How Did We Do–Tribe Will Fall Just Short of Playoffs in ’14

This was orginally posted in April

 

For every baseball fan, today is a day filled with anticipation.  Opening Day will be here tomorrow, and despite the weather from yesterday, baseball will be played at Progressive Field by the end of this week.

Can the Indians repeat their unexpected run to the playoffs (and yes, Kenny Lofton, they did make the playoffs) in 2014?  That is the question on all Tribe fans minds this spring.

We believe the AL Central Division race will be highly contested this summer with the defending champion Tigers, Indians, and the Royals all in contention, and we also feel that less than 90 wins will take the title.

All three teams will win between 83-89 games, so Terry Francona’s squad will be in the mix all season long.  And because the division will be so close, things like injuries and deadline trades will have a huge factor on how things will turn out.

That said, we believe the Tribe will finish second in the division once again, but this time will fall just short of a post-season spot.

Why?  Because the front office just didn’t do enough to offset the losses from this winter, mainly the departure of two starting pitchers, Ubaldo Jimenez and Scott Kazmir.

We agreed with letting both pitchers depart because the contracts they signed were more than we would have paid either hurler based on their past performance, but we believed GM Chris Antonetti would have acquired at least one innings eater to replace the 340 innings that left via free agency.

As we wrote last week, if Danny Salazar and Corey Kluber reach the performance expected of them this season, the loss of two starting pitchers will become a moot point, but that’s a tough leap of faith considering they have combined for less than 300 innings in their career.

The Indians’ offense also sputtered at times last year even though Cleveland finished fourth in the AL in runs scored.  Francona could have used another established bat in the lineup and instead Antonetti signed David Murphy, who has a good track record (.275 lifetime batting average, 778 OPS), but hit just .220 last season for the Rangers.

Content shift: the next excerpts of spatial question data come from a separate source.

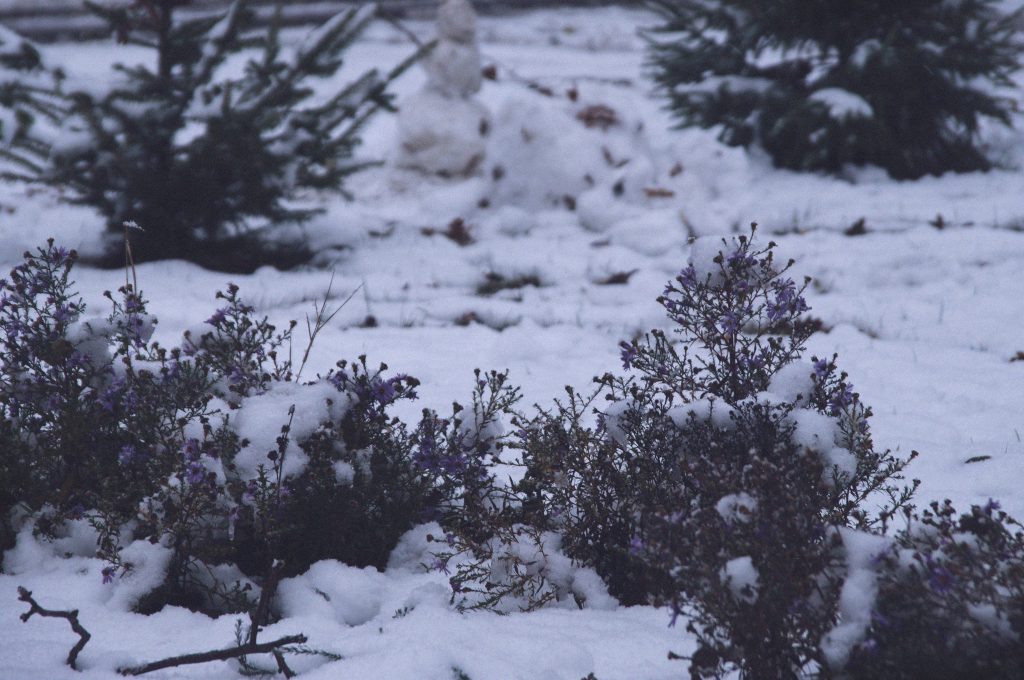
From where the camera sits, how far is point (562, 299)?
5043mm

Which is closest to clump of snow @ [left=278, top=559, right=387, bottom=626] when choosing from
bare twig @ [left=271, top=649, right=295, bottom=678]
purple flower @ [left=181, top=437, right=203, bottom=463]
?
bare twig @ [left=271, top=649, right=295, bottom=678]

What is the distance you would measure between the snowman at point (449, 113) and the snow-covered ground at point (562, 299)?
0.31 m

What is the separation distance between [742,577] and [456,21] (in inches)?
300

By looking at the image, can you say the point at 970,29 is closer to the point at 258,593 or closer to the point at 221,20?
the point at 221,20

The Tribe needs comeback seasons from Nick Swisher, bothered by a shoulder problem in 2013, Michael Bourn, and Asdrubal Cabrera, who will be a free agent following the season, in order to have a more consistent attack.

They will also need continued improvement from two hitters entering their age 27 (entering prime) seasons in 2B Jason Kipnis and Michael Brantley.  Everyone praised Brantley’s ’13 season, but actually his OPS and batting average were down from 2012 (728 OPS/.284 in ’13 compared to 750/.288 in ’12).

He has the talent to be a premier offensive player (.350 OBP, .450 slugging percentage) and needs to reach those levels in 2014.

Kipnis needs to be more consistent.  He hit .301 (897 OPS) before the All-Star break, and just .261 (714 OPS) after the Midsummer Classic.  As the #3 hitter in the lineup, he needs to stay away from weeks where he is producing like a bottom of the order hitter.

We also have doubts about the experiment of playing Carlos Santana will work out.  Santana hit .268 with 20 HR last season, and you would think his production will increase without the burden of catching more than 100 games a season, but will the switch in positions affect him at the plate?

And, of course, will his defense be solid enough to play at the hot corner on a daily basis.

The division will be close and the Tribe will be playing meaningful games in September.  However, there are enough questions to think they will fall just short.

However, if some of the scenarios outlined above reach reality, the Indians could win the division and make the playoffs in back-to-back years for the first time since the late 90’s.